Ancak ekonomistlere göre bu oran da hala riskli ve daha ileri adımların atılmasını gerektiriyor. 2008 küresel krizi sonrası artan parasal genişleme politikalarının sonuna yaklaşılırken, Türkiye'nin de aralarında bulunduğu cari açığı yüksek ülkelerin, fonlama sıkıntısı ile karşılaşabileceği endişeleri artıyor.

5 ekonomi yazarı, Türkiye ekonomisinin 2014'te karşılaşabileceği zorlukları yazarken siyasi, makro ekonomik ve para politikasına yönelik riskleri sıraladılar. Yazılardaki ortak nokta, yüksek cari açık ve seçimler nedeniyle artması muhtemel siyasi tansiyon oldu

ERCAN KUMCU / Haber Türk Gazetesi Yazarı

Gelişmiş ülkeler içinde en hızlı toparlanan Amerikan ekonomisi 2014 yılında yüzde 3 civarında büyüyebilir. Bu düzeydeki bir büyüme parasal genişlemenin yavaşlatılması olasılığını hep canlı tutacaktır. Uluslararası likiditedeki artış giderek yavaşlayacak. Ama, merkez bankalarının çok sert çıkışlar yapması beklenmemeli. Dolayısıyla, uluslararası yatırımcılar 2014 yılında daha seçici olabilir. Avrupa, özellikle Euro Bölgesi ekonomileri 2014 yılında da debelenmeye devam edecek gibi görünüyor.
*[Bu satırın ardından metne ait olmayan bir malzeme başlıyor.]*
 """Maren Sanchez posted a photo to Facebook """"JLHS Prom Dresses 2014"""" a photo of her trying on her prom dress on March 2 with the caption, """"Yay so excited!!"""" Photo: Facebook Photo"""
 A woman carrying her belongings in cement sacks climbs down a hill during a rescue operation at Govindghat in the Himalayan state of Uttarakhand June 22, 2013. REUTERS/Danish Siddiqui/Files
Gelişmekte olan ekonomiler 2014 yılında birbirinden ayrışabilir. Uluslararası yatırımcılar seçici oldukları sürece, bizim gibi cari işlemler açığı ile büyüyen ekonomiler daha az tercih edilebilir. Çin ekonomisi bir patlama yapmadığı sürece emtia fiyatlarında rahatsız edici bir artış beklemek için bir neden yok.
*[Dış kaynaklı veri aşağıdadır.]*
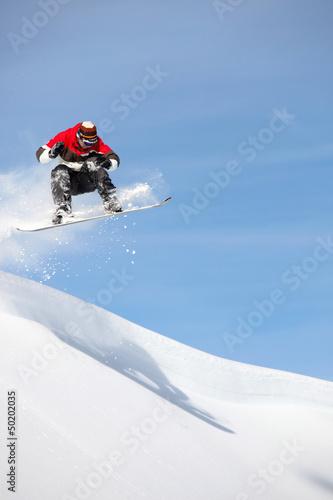 Man performing jump on snowboard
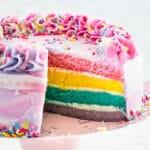 pastel rainbow cake with slice missing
Yüzde 4 civarında bir ekonomik büyüme 2014 yılı için makul görünüyor. Küresel likiditedeki oynaklıklar, uluslararası yatırımcıların daha seçici hale gelmesi döviz kurlarında oynaklıklar yaratabilir. Enflasyon, büyük ölçüde döviz kurlarına bağlı olacak. Döviz kurlarındaki oynaklıklar ne kadar törpülenebilirse, enflasyonun hedefe yaklaşması o denli daha kolay olacak. 2014 yılı içinde de cari işlemler açığı ve enflasyon gibi konuları çok sık konuşuyor olacağız.
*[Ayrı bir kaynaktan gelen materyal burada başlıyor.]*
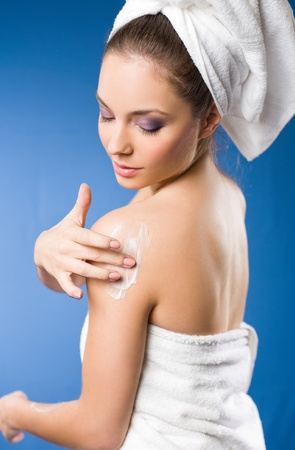 Beautiful young brunette woman after spa applying moisturizer Stock Photo - 12622132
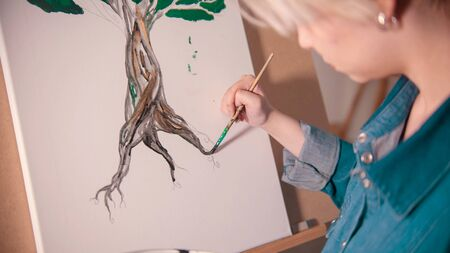 A young woman painting tree trunk in darker color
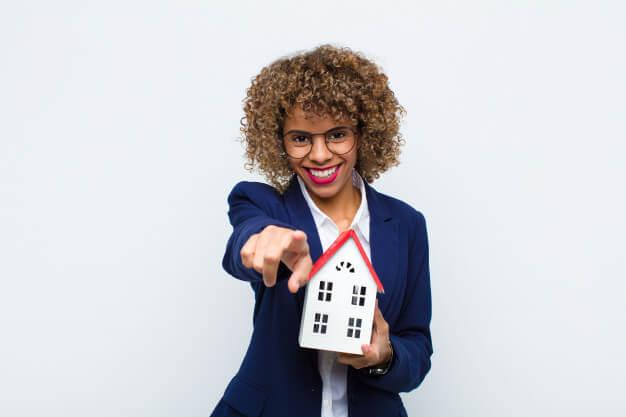 indicadores imobiliadrios mulher segurando uma mini casa e apontando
Jeo-politik risklerin artması petrol başta olmak üzere emtia fiyatlarını artırabilir. İran anlaşmasının devam etmesi bu anlamda önemli.

Seçim sürecinin sert geçmesi genelde beklentileri bozan bir unsur olabilir. Ama, seçim döneminin normalde makro ekonomik dengeleri bozması için bir neden olması söz konusu değil.

 

MURAT YÜLEK / İstanbul Ticaret Üniversitesi Öğretim Üyesi ve Zaman Gazetesi yazarı

Türkiye 2013 yılını, risklere, bazı alanlardaki zayıflıklara ve yurt dışı şoklara rağmen makroekonomik açıdan fena sayılmayacak bir performansla tamamlıyor. Büyüme, sene başı hedeflerle uyumlu olarak yüzde 3,5-4,0 aralığında gerçekleşecek. Maliye tarafında, bütçe dengesinin yine beklentilere paralel, Gayri Safi Yurtiçi Hasıla'nın (GSYİH) yüzde 2'si civarında oluşacağı görülüyor. Avrupa'daki sıkıntılara rağmen Türkiye'de işsizlik yükselmedi. Aksine yeni istihdam alanları açılmaya devam etti. Kasım rakamları göz önüne alındığında enflasyon, yılın ikinci yarısında TL'in yüzde 10'un üzerinde değer kaybetmesine rağmen sene sonunda yüzde 8 civarında kalacağını bekliyoruz. Öte yandan, finans kesiminde bilançolar iyi devam ediyor. En önemli kırılganlık alanı olan dış denge ise 2013'de GSYH'nın yüzde 7,5'i seviyesine yükseldi.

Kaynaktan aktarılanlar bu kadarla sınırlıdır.